Poet, literary theorist and cardinal, won lasting recognition for his enunciation of the principle of imitation, that is, of classical, especially Ciceronian, models, and for his championing of Trecento Tuscan as the basis of the literary vernacular debated in the 'questione della lingua'. Proposing, in De imitatione (1512), Boccaccio as a guide for prose and Petrarch for verse, Bembo adds that, in the case of the latter, imitation of the man as well as of his art is necessary to restore poetry to classical excellence, as Petrarch himself had done.

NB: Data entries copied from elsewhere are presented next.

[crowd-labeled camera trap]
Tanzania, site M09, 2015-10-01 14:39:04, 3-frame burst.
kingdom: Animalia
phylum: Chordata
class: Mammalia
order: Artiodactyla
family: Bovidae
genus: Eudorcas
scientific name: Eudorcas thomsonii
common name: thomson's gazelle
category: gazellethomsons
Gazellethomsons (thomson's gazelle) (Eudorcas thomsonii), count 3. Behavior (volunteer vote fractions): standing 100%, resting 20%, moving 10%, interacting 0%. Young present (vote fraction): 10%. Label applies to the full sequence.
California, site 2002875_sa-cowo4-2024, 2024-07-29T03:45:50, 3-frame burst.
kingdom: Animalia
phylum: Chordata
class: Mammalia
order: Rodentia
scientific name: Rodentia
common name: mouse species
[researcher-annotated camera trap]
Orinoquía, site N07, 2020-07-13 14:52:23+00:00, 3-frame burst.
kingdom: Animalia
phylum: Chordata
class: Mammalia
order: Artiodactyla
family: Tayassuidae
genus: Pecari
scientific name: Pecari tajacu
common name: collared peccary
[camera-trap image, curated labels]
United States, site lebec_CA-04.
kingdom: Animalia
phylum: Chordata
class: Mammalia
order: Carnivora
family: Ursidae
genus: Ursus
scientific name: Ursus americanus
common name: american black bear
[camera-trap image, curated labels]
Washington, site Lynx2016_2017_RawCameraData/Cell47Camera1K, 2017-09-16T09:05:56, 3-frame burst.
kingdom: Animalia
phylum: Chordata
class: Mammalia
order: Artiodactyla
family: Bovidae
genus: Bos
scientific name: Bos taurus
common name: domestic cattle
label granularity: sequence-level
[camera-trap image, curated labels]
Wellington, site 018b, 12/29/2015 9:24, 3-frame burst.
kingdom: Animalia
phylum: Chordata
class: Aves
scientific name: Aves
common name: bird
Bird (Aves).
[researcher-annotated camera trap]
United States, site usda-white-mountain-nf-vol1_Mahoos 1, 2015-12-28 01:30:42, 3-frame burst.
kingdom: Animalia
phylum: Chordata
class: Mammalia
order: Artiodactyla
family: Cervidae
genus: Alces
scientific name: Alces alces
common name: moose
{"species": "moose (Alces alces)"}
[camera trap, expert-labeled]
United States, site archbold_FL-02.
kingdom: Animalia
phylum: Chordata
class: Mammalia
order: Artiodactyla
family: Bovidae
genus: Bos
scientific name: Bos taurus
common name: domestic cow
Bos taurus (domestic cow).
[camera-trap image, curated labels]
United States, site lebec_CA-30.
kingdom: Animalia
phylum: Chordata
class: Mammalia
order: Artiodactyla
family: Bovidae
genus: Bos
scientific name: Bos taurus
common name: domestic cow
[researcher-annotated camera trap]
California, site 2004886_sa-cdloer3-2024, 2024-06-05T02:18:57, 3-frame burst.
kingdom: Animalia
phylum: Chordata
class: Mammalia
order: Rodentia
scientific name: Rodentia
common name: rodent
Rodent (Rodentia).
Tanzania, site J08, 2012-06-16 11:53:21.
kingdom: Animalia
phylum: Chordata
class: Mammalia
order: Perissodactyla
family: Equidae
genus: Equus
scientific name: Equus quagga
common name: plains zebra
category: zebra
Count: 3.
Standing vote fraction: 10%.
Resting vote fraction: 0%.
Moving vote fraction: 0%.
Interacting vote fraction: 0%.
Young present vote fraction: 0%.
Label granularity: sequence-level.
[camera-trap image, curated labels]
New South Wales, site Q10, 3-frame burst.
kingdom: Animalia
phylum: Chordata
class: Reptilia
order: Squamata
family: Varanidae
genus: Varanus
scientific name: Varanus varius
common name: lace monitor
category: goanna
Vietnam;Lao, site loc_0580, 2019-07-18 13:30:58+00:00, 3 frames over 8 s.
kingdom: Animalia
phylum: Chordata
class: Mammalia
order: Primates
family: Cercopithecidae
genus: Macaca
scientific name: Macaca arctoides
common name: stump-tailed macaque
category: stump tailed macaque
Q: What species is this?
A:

Son of a noble Venetian envoy to various courts, Bembo received a thoroughly humanistic and cosmopolitan education and grew up unencumbered by linguistic chauvinism. At 20 he wrote fluent Latin, used correct Florentine and would soon acquire some Greek in Messina. The 'Asolani' (1505); Bembo's dialogue on the nature of love, set within a narrative and containing many lyrics, reflects his imitation of Petrarch, his neo-Platonic love for Maria Savorgnan and a similarly conventional passion for Lucrezia Borgia, to whom the work is dedicated, although most of it had been written before he met her at the Este court (1502-03). The equipoise of gravità (serious decorum) and piacevolezza (pleasing gracefulness) in this work and in his Rime (both circulated long before their publication in 1530) brought Bembo an invitation to the Montefeltro court in Urbino. There he began the Prose della volgar lingua (1525), which gives the fullest formal expression to his linguistic doctrines.

Great personal distinction accounts in part for his influence on the development of Italian literature in his century. Bembo was an ideal courtly poet-savant, if there is any truth in Castiglione's portrait of him in Book IV of The courtier. He became cardinal in 1539. Like his great predecessor himself, Bembo has been a victim of 'Petrarchism'. In contrast with his usual vein, the Stanze written at Urbino in 1507 at carnival time are melodiously instinct with that form of love usually classified as inferior in his dialogues. He loved some women other than 'de more platonico': one of them bore him three children.